• **What you need to do**
1. In the Mailman thread, rewrite everything from "Are we willing" down to "the thread hierarchy.", replacing "gateway" with "relay".
2. What does the Mailman thread say causes the NNTP error?
3. Name every email header the Mailman thread mentions by name.

• **Passage to read**
+---+

Reopening because I have a suggestion for a fix. But first : Modifying Message-IDs is a pretty evil thing to do, and Mailman ought to do every effort to avoid that. Even jwz's algorythm can't recover the situation fully, because there really is information loss in the way Mailman does that. The cross-posting thing is actually another bug in my opinion : Mailman should be able to recognize that situation, and handle it properly by converting mail cross-posting to a proper newsgroup cross-posting. However without significantly changing Mailman's behavior, there's one simple fix that would enhance things a lot (by solving the information loss part of the problem) : - When forwarding messages to the newgroups, Mailman could change the References header to add the unmangled version of the message-id in front of it, before replacing it with a modified version inside Message-ID: header. This means that replies to this message would contain both the mangled ID and the unmangled one, so the unmangled version would be properly referenced as a direct ancestor of the response. Together with an error recovery algorithm similar to the jwz's one, this should make threading work properly in most cases (it may still be broken in mail, if mail only uses the Reply-to header, and not the References one. But I believe Thunderbird/Seamonkey Mail actually use the same code to do threading both in mail and newsgroups).
Are we willing to run a patched mailman on our gateway or do we need to get an official release? There is a patch available on https://bugs.launchpad.net/mailman/+bug/266263 that seems quite reasonable and I can update it if need be. It is probably worth noting that when the Message-ID destruction does not manifest itself as fragmenting the thread it will manifest as incorrect parenting of replies in the thread hierarchy.
We already run a patched mailman, IIRC. CCing rbryce. Gerv
Which one of the patch are you talking about Andrew ? - The "do not rewrite the message-id unless the NNTP server reports an error when posting it" patch is imperfect but already a major improvement over the current situation, and one which we have been waiting too long for. It means cross-posted messages are still broken (the way they are now), but at least only the cross-posted message threads will have a problem, and not anymore every message thread. - I'm not convinced the "NNTP-MsgID-Handling" patch solves anything for Mozilla. The NNTP error is caused by duplicated "Message-ID", that patch doesn't unduplicate them at all. This patch seems to solve loop problems, where the gateway injects messages and the same message later come back again to the gateway. But here, the root cause is instead that the original unmodified message sent by the user arrives twice to the gateway because of the cross-posting. So adding a new header to what you post will change nothing, you'll still receive the second instance unmodified (I hope I'm clear enough about what's happening) - the solution jcranmer proposes solves the cross-posting issue, which is the root cause of most of the problem here. But he did not post a patch implementing it. And if at one moment for some reason you end up with an incomplete list of the mailing lists/corresponding newsgroups in your configuration of the gateway, those message will fail hard (not being posted to newgroup because of a duplicated ID). Adding the first patch to his solution, would mean that almost every messages would be perfectly handled, and the remaining one would be broken but just the way they are now (which wouldn't be a big issue anymore). I still think my solution above wouldn't be that bad, both basic and quite effective. Or then the solution of always rewriting the Message-ID and using it for both mail and news (option 2 of the initial message of mailman's bug report). BTW I think Mozilla's infrastructure group would gain a lot from publicly documenting everything it does and uses (here the exact configuration of the patched mailman used). Only the machine's password should be secret. This means outsider could help with testing every aspect of the setup, and suggesting correction. If you think this would endanger the security of Mozilla's infrastructure, then you are should realize this means you believe in security by obscurity.

+---+

Records from a data source:
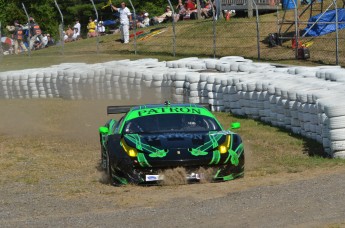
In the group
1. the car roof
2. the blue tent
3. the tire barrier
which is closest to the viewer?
the car roof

+---+

• **Answer set**
1.
Are we willing to run a patched mailman on our relay or do we need to get an official release? There is a patch available on https://bugs.launchpad.net/mailman/+bug/266263 that seems quite reasonable and I can update it if need be. It is probably worth noting that when the Message-ID destruction does not manifest itself as fragmenting the thread it will manifest as incorrect parenting of replies in the thread hierarchy.

2. Duplicated "Message-ID".

3. References, Message-ID, Reply-to